Thanks for letting me know you're out there. I never thought about striking a blow on behalf of my two wheeled comrades. Glad it was perceived that way.

You get it. There's a place for anger that's directed and controlled. It's just so easy for it to get out of hand. Letting anger out has to be a carefully calculated decision, not a knee-jerk reaction.

Yes, remember to breathe. I was reliving the intensity as I wrote. Did reading the post make you feel it? On the one hand, I'm sorry for putting you through it. On the other, I was able to accurately share what I felt.

Thanks for the mojo. I can use it. Then I'll try to pass it along to someone else who needs it.

krysta in milwaukee said...

"The risks are bad enough without adding to them by our own unwise actions. Such was the case yesterday."

I don't think flipping him off was 'unwise'. It's probably one of the mildest reactions I can think of to an attack. I flipped off the guy in VA who tried to hit both Karl & I in June. (We just testified last week.)

Wish I could have gotten some alone time with him, but he drove to the police station & walked right into a group of officers. Probably saved his life. We were both really shaken & furious, & both have some* training in fighting. [*vast understatement]

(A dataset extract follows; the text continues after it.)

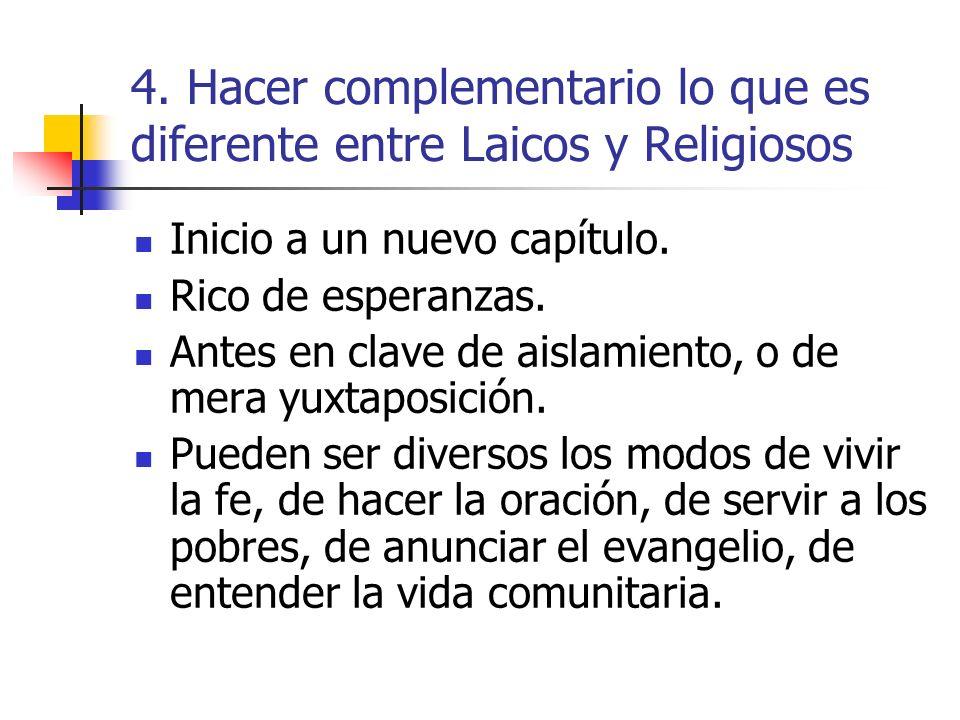 4. Hacer complementario lo que es diferente entre Laicos y Religiosos Inicio a un nuevo capítulo. Rico de esperanzas. Antes en clave de aislamiento, o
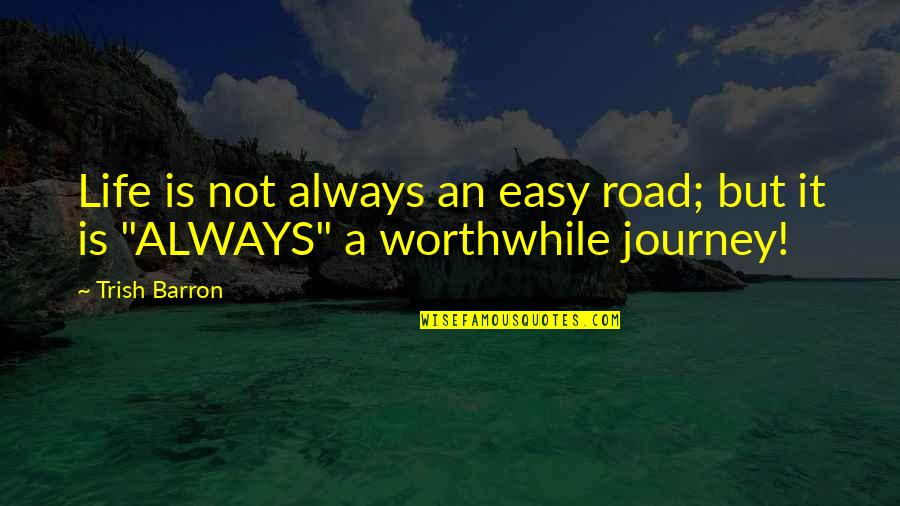Barron Quotes By Trish Barron: Life is not always an easy road; but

"As long as he comes back at me I've no compunctions about hitting him again."

He was the aggressor from the start, deliberately blinding you, causing danger not only to you but to others around you. I'd like to have seen his face when he realised he'd gotten in over his head. Too 'macho' to just walk away, or stay down. Idiot.

"I think they like knowing a guy would stand up for them..."

From this woman's perspective, yes it's nice to know that someone would stand _with_ me if I needed the backup, or speak up if someone were talking trash about me. But I don't like being around someone who's violent or in a rage, even if it's 'for' me & not directed at me.

"With my state of mind I most likely wouldn't have let her ride with me."

(quietly, gently) Should _you_ have been riding with you?

Sounds like you're on the receiving end of too many stresses in too short a time. I agree with Lucky: "You, sir, need and deserve a hug."

On one of my email lists, we give hugs like this:

I hope things get better for you soon.


Kano said...

My sincere condolences for all the losses you have endured over the past couple of years. I think you will find that posting on your blog what happened and your feelings about it will be very therapeutic. I know in my case that's true. The process of writing often clarifies what I am feeling and why. Once I am clear on that positive action can follow to enable healing.

American Scooterist Blog said...

My condolences Dan. Some of us know what unexpected loss can do to a person left to deal with it. Probably most of us do.

You don't have to answer to anyone for responding to someone who so cavalierly endangered your life. You stood up for yourself because it was the right thing to do. But maybe you weren't as angry as you thought. You didn't go into a flying rage. You simply answered the problem. Contrary to the touchy feely bs being foisted on us at every turn, You have a right to be angry about the jerks in the world. And you have the right, nay duty to stand up to em too.